O novo trabalho dos Gaerea pode ser um mote para novas interpretações e posturas, mas é principalmente a afirmação de uma banda que se...

Editora: Season Of Mist
Data de lançamento: 24.07.2020
Género: black metal
Nota: 4.5/5

O novo trabalho dos Gaerea pode ser um mote para novas interpretações e posturas, mas é principalmente a afirmação de uma banda que se afasta cada vez mais do hype e se aproxima a passos largos da certeza.

Nos últimos tempos, dificilmente encontramos uma banda portuguesa que tenha experimentado uma ascensão tão meteórica como a dos Gaerea. Em poucos anos de existência, com origem no EP homónimo de 2016, os enigmáticos Gaerea começaram por conquistar o país, a Europa e um pouco da Ásia com o primeiro LP “Unsettling Whispers” (2018). O futuro era promissor e a teimosia de serem os melhores naquilo que fazem levou-os à importantíssima Season Of Mist, editora com que lançam a novidade “Limbo”.

Inseridos numa nova vaga de black metal existencialista, em que bandas como Blaze Of Perdition, Imperium Dekadenz ou Harakiri for the Sky discutem a natureza humana e as suas emoções em contraste com o ódio e destruição total dos anos 1990, os Gaerea dão um passo em frente com este “Limbo”. Isto é, enquanto “Unsettling Whispers” se debruçava em aspectos mais negativos sobre seres que vivem em sociedades / ambientes que detestam com o suicídio em massa ao fundo do túnel, “Limbo” busca salvação e libertação, mesmo que não devamos esquecer a vagueação e a perdição que o título e a capa do disco nos fazem evocar. Por mais que continue a haver loucura, agonia e ansiedade na forma como as palavras saem berradas da boca do vocalista, as letras trilham um caminho árduo em direcção à luz ao invés do pânico generalizado da escuridão, mesmo que esses passos sejam muitas vezes solitários e ziguezagueantes. Por exemplo, enquanto “Null” nos relembra alguém deixado à sua sorte sob o Sol, mas que ainda assim se sente superior e secretamente perverso – Caim ou Lúcifer, talvez –, “Glare” exorta sobre o facto de ficarmos cegos para sempre se nos mantivermos sob o jugo do medo e “Conspiranoia” apela ao encontro de um homem novo com um certo sabor a misantropismo.

Ironicamente, esta rebeldia para com o mundo e para com o conceito (ultrapassado?) do black metal em si não é feita através de melodias positivas e abertas.

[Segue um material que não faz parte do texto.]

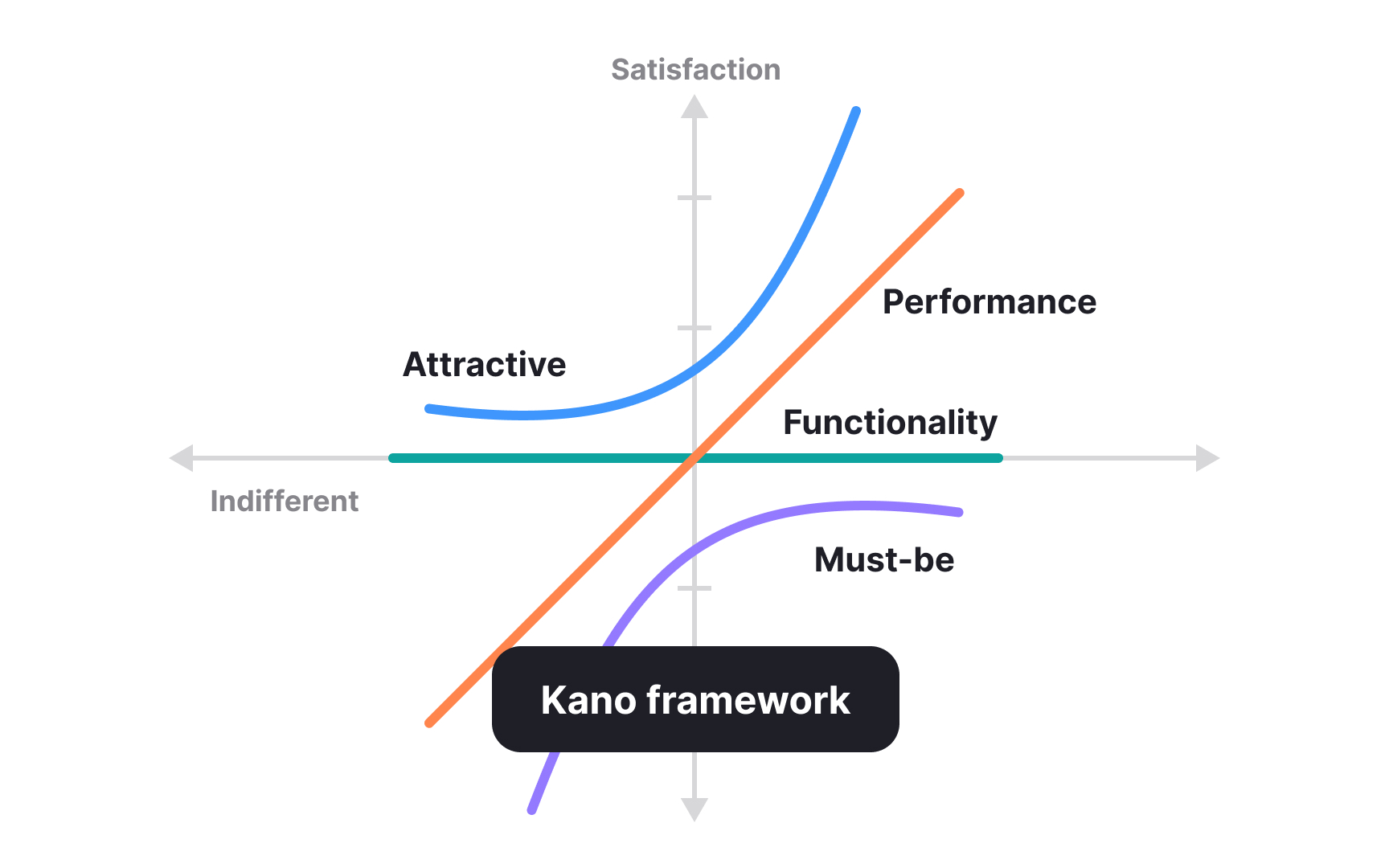 Satisfaction

Performance

Attractive

Functionality

Indifferent

Must-be

Kano framework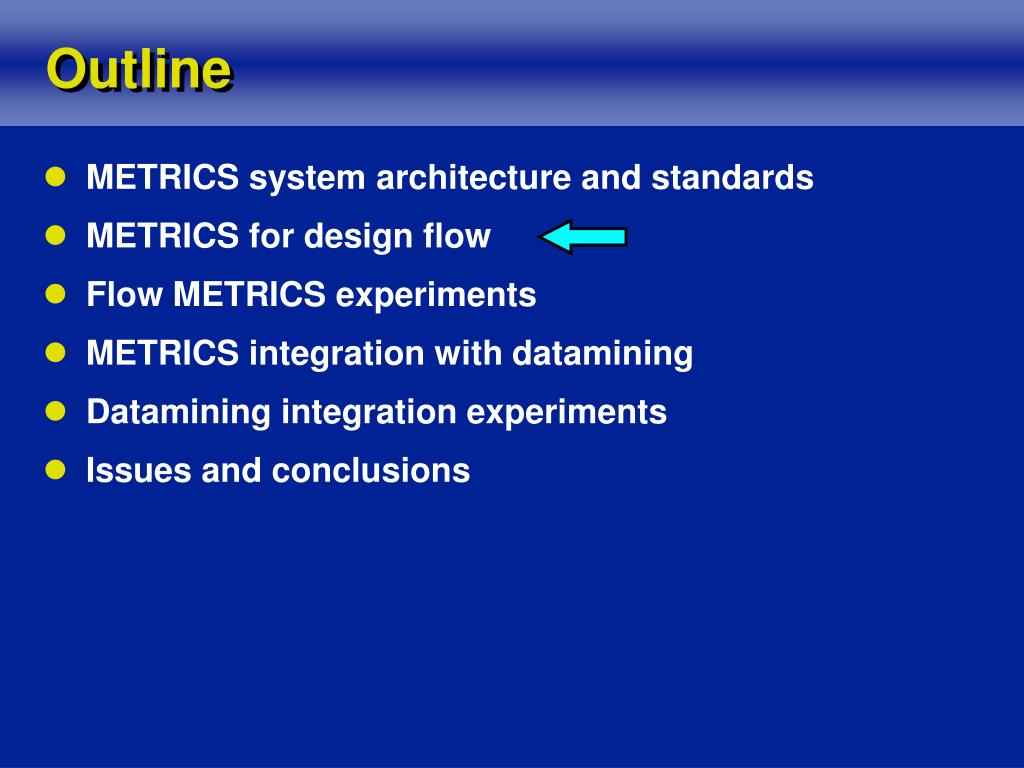 Outline

- METRICS system architecture and standards
- METRICS for design flow
- Flow METRICS experiments
- METRICS integration with datamining
- Datamining integration experiments
- Issues and conclusions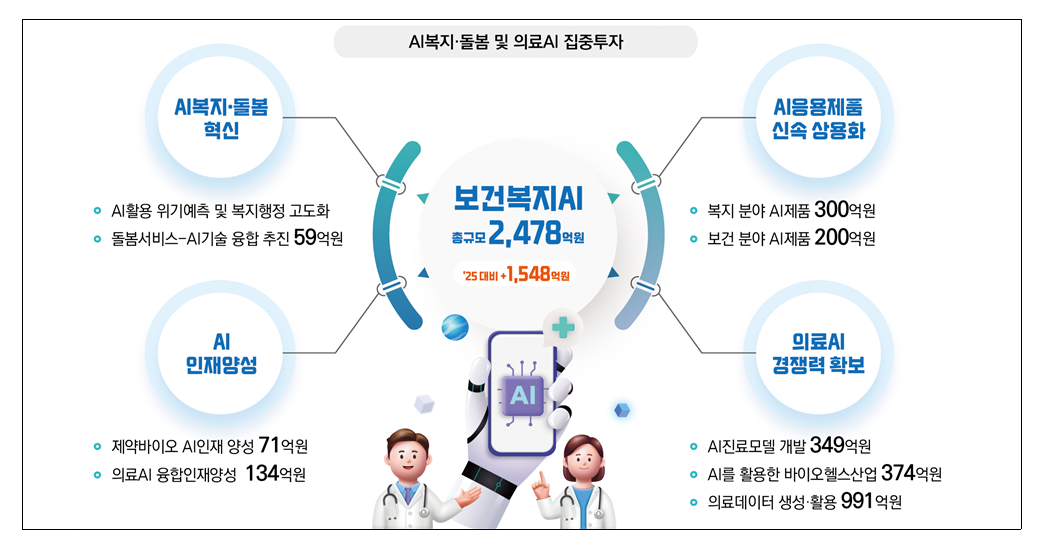 AI복지·돌봄 및 의료AI 집중투자

AI복지·돌봄 혁신

AI활용 위기예측 및 복지행정 고도화
돌봄서비스-AI기술 융합 추진 59억원

AI 인재양성

제약바이오 AI인재 양성 71억원
의료AI 융합인재양성 134억원

보건복지AI
총규모 2,478억원
'25 대비 +1,548억원

AI

AI응용제품 신속 상용화

복지 분야 AI제품 300억원
보건 분야 AI제품 200억원

의료AI 경쟁력 확보

AI진료모델 개발 349억원
AI를 활용한 바이오헬스산업 374억원
의료데이터 생성·활용 991억원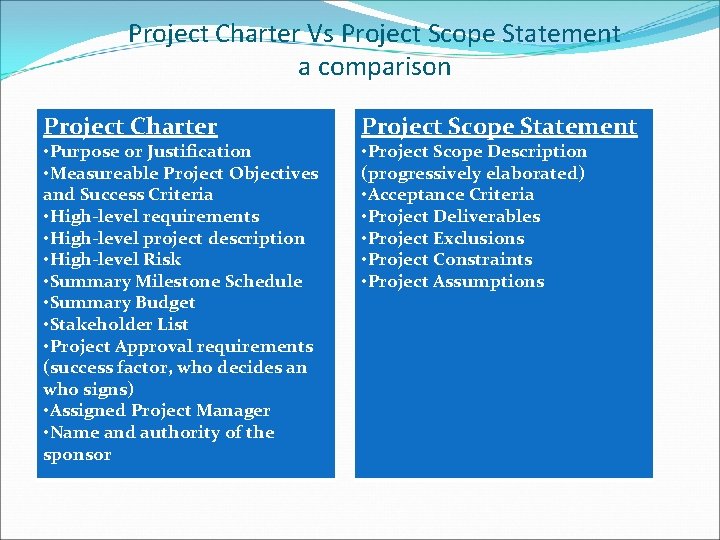 Project Charter Vs Project Scope Statement
a comparison

Project Charter
•Purpose or Justification
•Measureable Project Objectives and Success Criteria
•High-level requirements
•High-level project description
•High-level Risk
•Summary Milestone Schedule
•Summary Budget
•Stakeholder List
•Project Approval requirements (success factor, who decides an who signs)
•Assigned Project Manager
•Name and authority of the sponsor

Project Scope Statement
•Project Scope Description (progressively elaborated)
•Acceptance Criteria
•Project Deliverables
•Project Exclusions
•Project Constraints
•Project Assumptions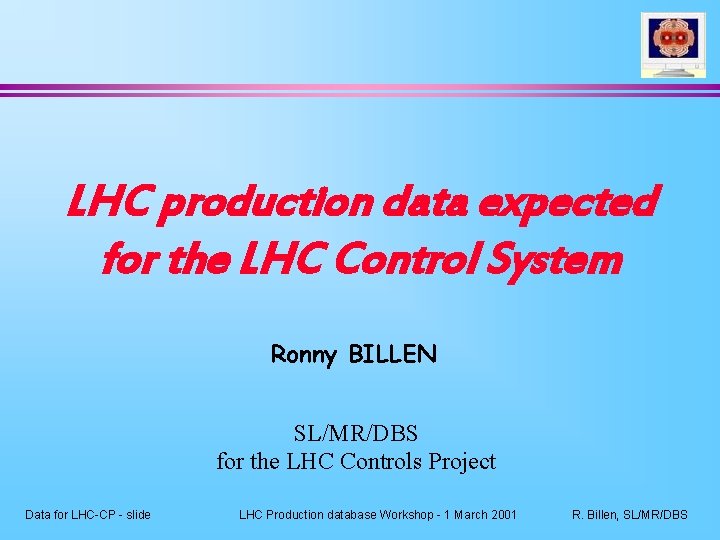 LHC production data expected for the LHC Control System

Ronny BILLEN

SL/MR/DBS
for the LHC Controls Project

Data for LHC-CP - slide

LHC Production database Workshop - 1 March 2001

R. Billen, SL/MR/DBS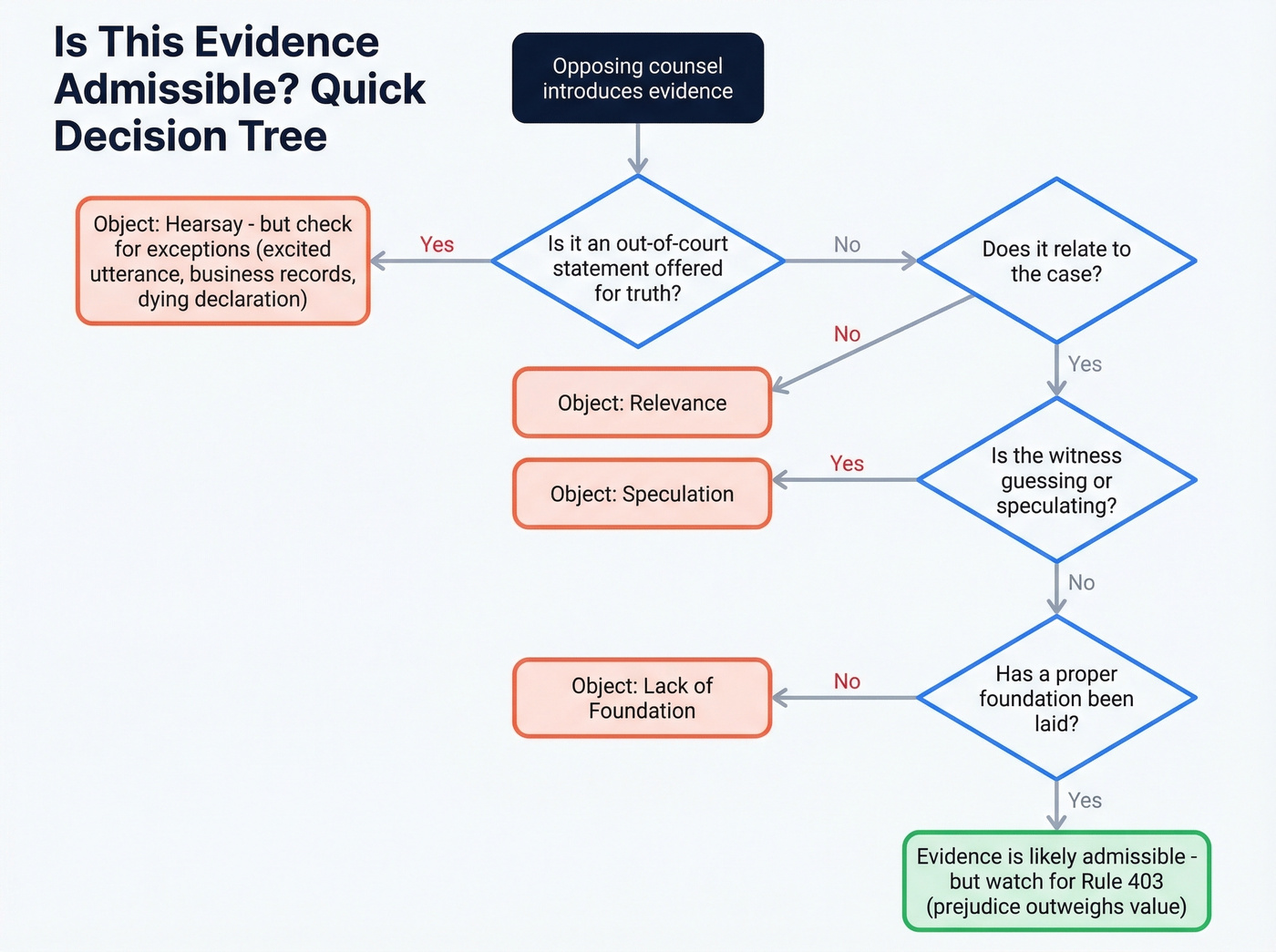 Is This Evidence Admissible? Quick Decision Tree

Opposing counsel introduces evidence

Is it an out-of-court statement offered for truth?

Yes

Object: Hearsay - but check for exceptions (excited utterance, business records, dying declaration)

No

Does it relate to the case?

No

Object: Relevance

Yes

Is the witness guessing or speculating?

Yes

Object: Speculation

No

Has a proper foundation been laid?

No

Object: Lack of Foundation

Yes

Evidence is likely admissible - but watch for Rule 403 (prejudice outweighs value)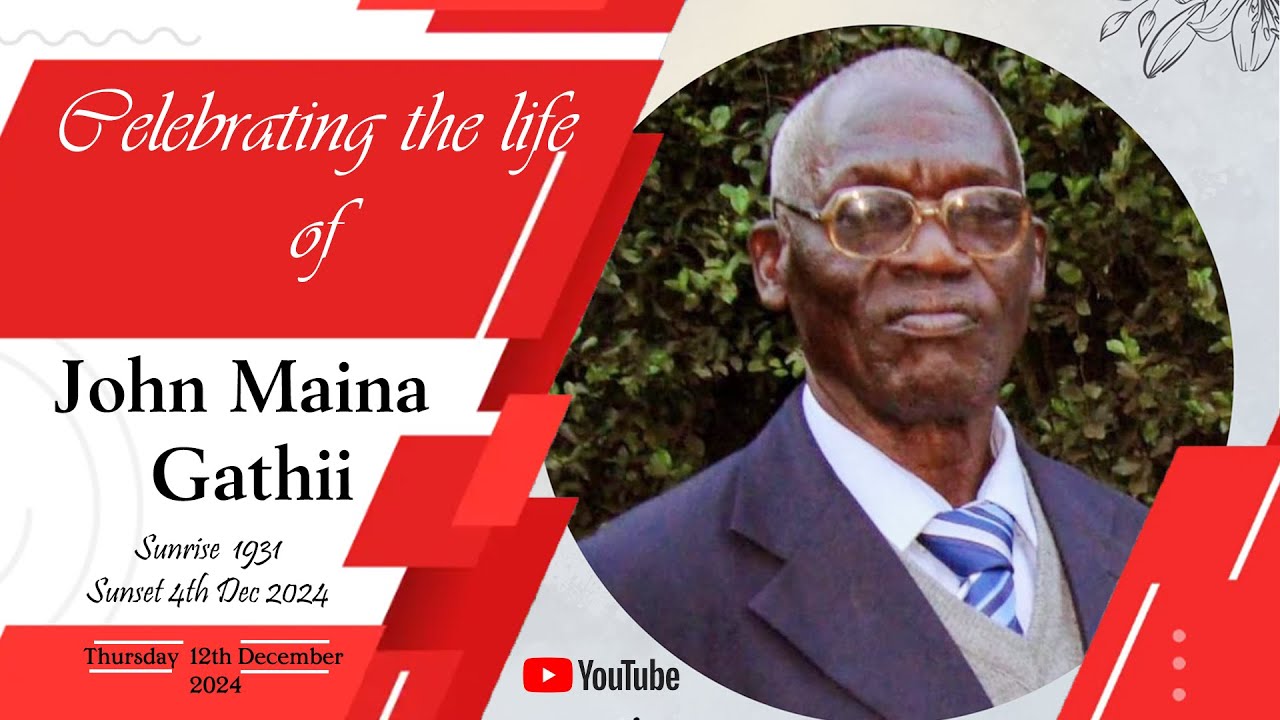 Celebrating the life of

John Maina Gathii

Sunrise 1931
Sunset 4th Dec 2024

Thursday 12th December 2024

YouTube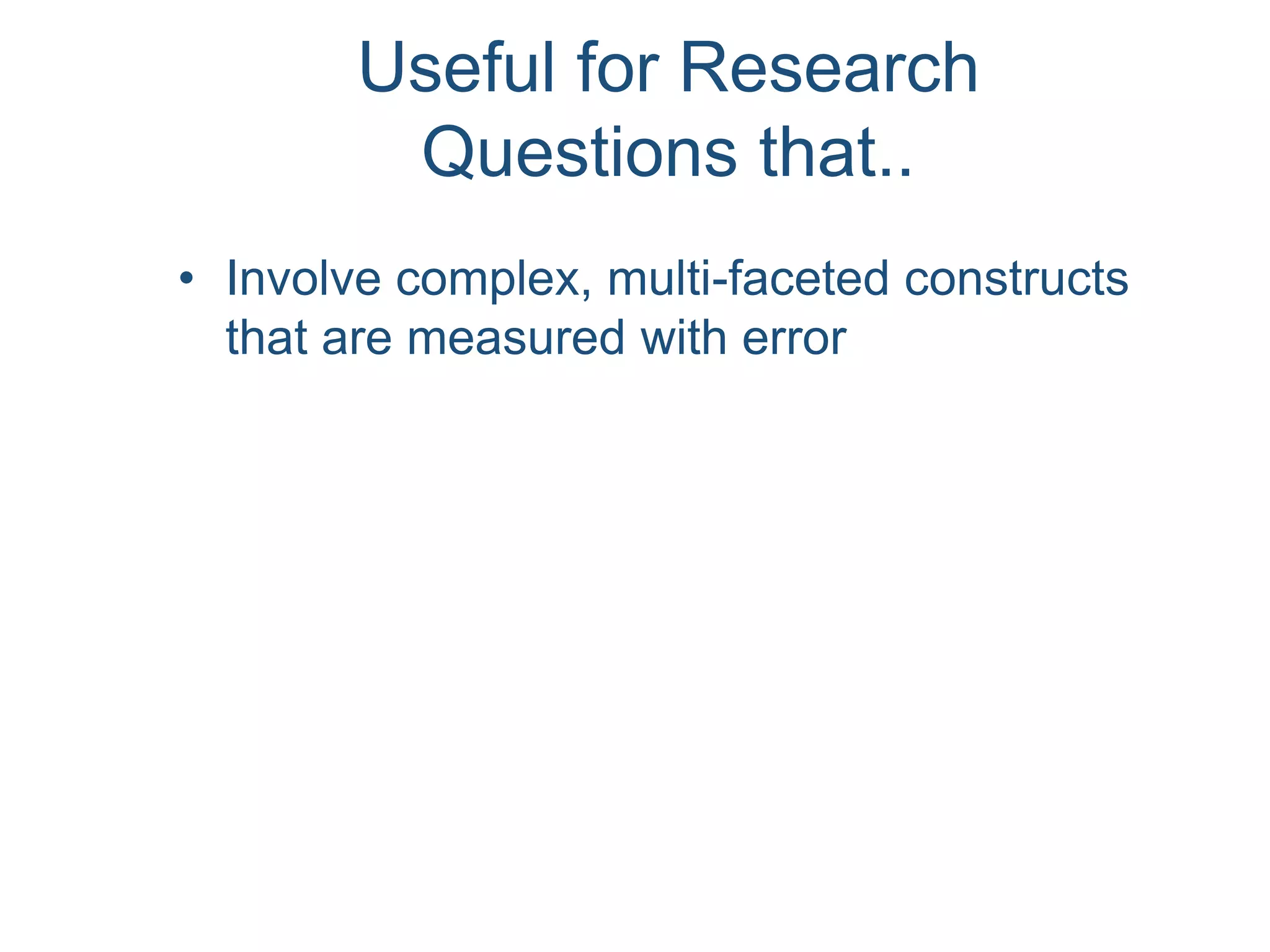 Useful for Research Questions that..

• Involve complex, multi-faceted constructs that are measured with error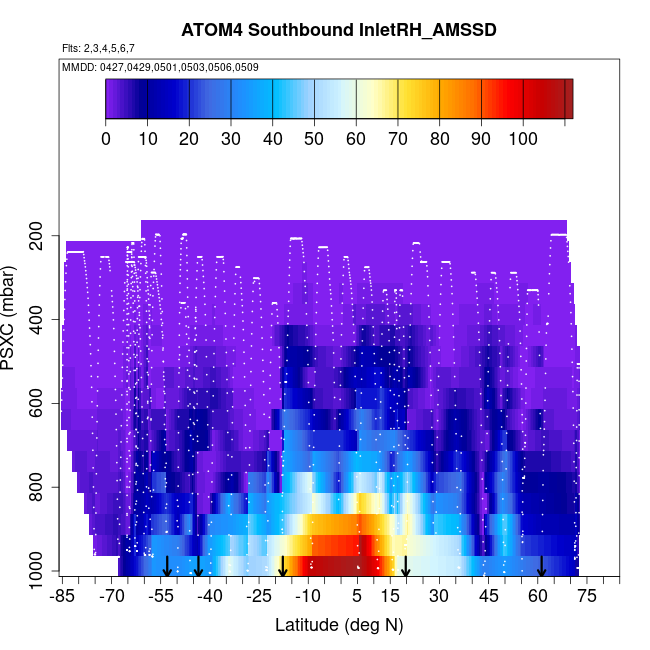 ATOM4 Southbound InletRH_AMSSD

Flts: 2,3,4,5,6,7

MMDD: 0427,0429,0501,0503,0506,0509

0 10 20 30 40 50 60 70 80 90 100

PSXC (mbar)

200
400
600
800
1000

-85 -70 -55 -40 -25 -10 5 15 30 45 60 75

Latitude (deg N)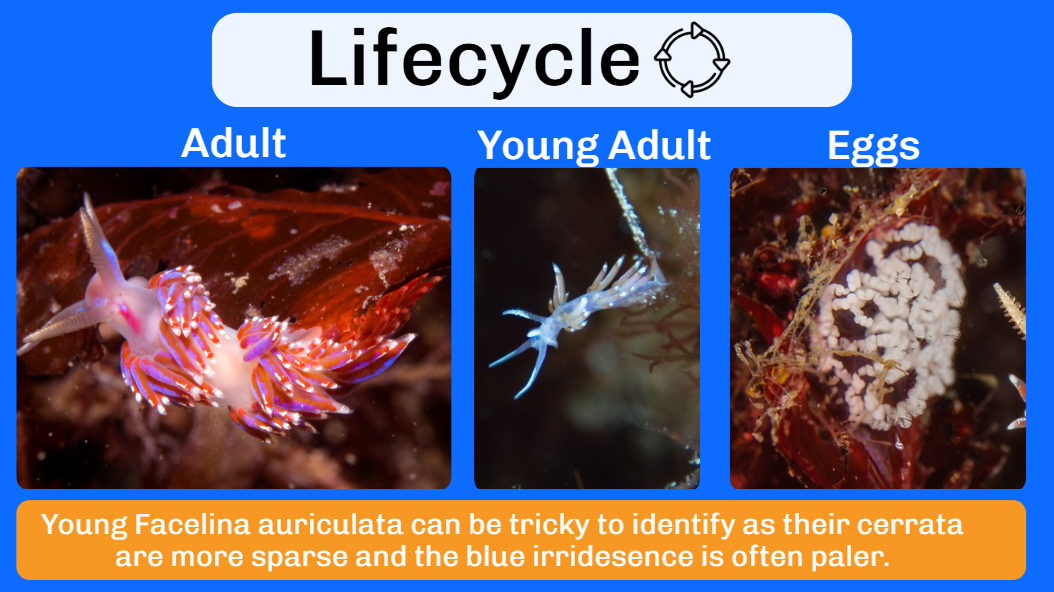 Lifecycle

Adult

Young Adult

Eggs

Young Facelina auriculata can be tricky to identify as their cerrata are more sparse and the blue irridesence is often paler.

No seio da busca pela salvação, os Gaerea apresentam-se musicalmente claustrofóbicos aqui e ali, sempre densos e cada vez mais introspectivos. Furioso do princípio ao fim (e não confundir fúria com ódio), “Limbo” é uma portentosa wall of sound ritmada por uma bateria insana e por riffs dissonantes que se interligam com leads angustiantes, muitas vezes em modo de choro, como se ouve na inaugural “To Ain” (um tema que funciona como uma ode à queda do homem e com um título inspirado, quiçá mas não só, em “Waters of Ain” dos Watain), ou em modo quase épico, como se absorve em “Urge”.

Porém, a tal cólera não tem de ser necessariamente veloz e robusta a toda a largura. A criação de uma tensão é essencial em muito do que conhecemos no metal, especialmente nos subgéneros mais extremos, e nisso os Gaerea estão no caminho certo ao testemunharmos faixas como “Mare” ou “Conspiranoia”, esta que começa lenta e perfurante em tom cerimonial (até coros são incluídos) para depois rebentar num turbilhão de berros (ora demoníacos, ora sofredores), blast-beats cristalinos e riffs dilacerantes que rasgam e queimam ao mesmo tempo. Sem qualquer dúvida, esta música ficará para a história como uma das melhores composições que o metal português já viu nascer.

Pertencentes a uma geração mais recente e cientes da evolução do mundo artístico dentro do metal, os Gaerea, como outros exemplos dados anteriormente neste texto, substituem o riff directo e cru por cascatas de acordes que saem da caixa, que vão mais além do estimado power-chord, fornecendo assim um tornado de sensações estranhas e revoltadas que tanto tremem o chão como o nosso âmago.

Lançado num período em que desejamos ardentemente ser libertados (tanto da crise sanitária como do caos político que opõe anti-racismo versus racismo, feminismo versus misoginia, igualdade versus desigualdade), o novo trabalho dos Gaerea pode ser um mote para novas interpretações e posturas, mas é principalmente a afirmação de uma banda que se afasta cada vez mais do hype e se aproxima a passos largos da certeza. O tempo o dirá.